00:06:22nicolas17 joins
00:08:48nickofni1 quits [Remote host closed the connection]
00:09:04nickofnicks (nickofnicks) joins
00:09:48nickofnicks quits [Remote host closed the connection]
00:10:06nickofnicks (nickofnicks) joins
01:20:38Megame (Megame) joins
02:51:16rfrf joins
02:51:59rfrf quits [Remote host closed the connection]
03:06:36celestial quits [Client Quit]
03:21:30icedice quits [Client Quit]
03:21:54celestial joins
03:24:12<h2ibot>JustAnotherArchivist edited Deathwatch (-4, /* 2023 */ Definitive deadline for OneHallyu): https://wiki.archiveteam.org/?diff=51385&oldid=51384
03:56:45DogsRNice quits [Read error: Connection reset by peer]
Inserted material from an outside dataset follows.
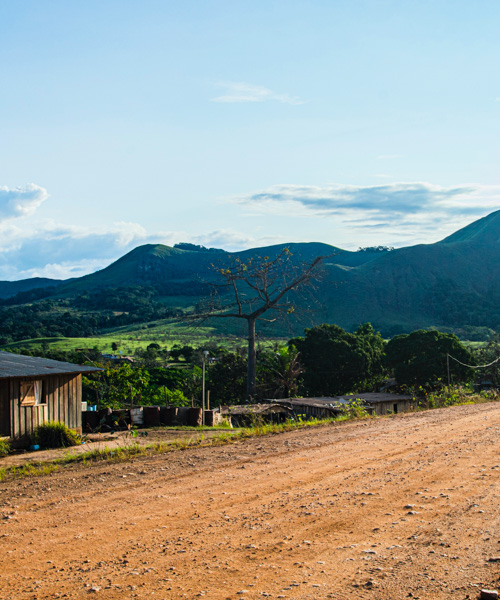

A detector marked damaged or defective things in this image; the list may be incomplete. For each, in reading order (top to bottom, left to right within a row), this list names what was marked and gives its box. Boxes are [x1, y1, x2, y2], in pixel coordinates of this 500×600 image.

rusty roof [0, 352, 102, 380]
03:56:55qwertyasdfuiopghjkl quits [Remote host closed the connection]
04:00:02qwertyasdfuiopghjkl (qwertyasdfuiopghjkl) joins
04:13:13<fireonlive>from google alerts: https://mastodon.social/@stroughtonsmith/111602502197304440 :p
04:24:20DopefishJustin quits [Ping timeout: 240 seconds]
04:57:25<@JAA>I'm trying to qwarc OneHallyu. It's very slow.
05:12:50wickedplayer494 quits [Ping timeout: 240 seconds]
05:13:17wickedplayer494 joins
05:22:25Island quits [Read error: Connection reset by peer]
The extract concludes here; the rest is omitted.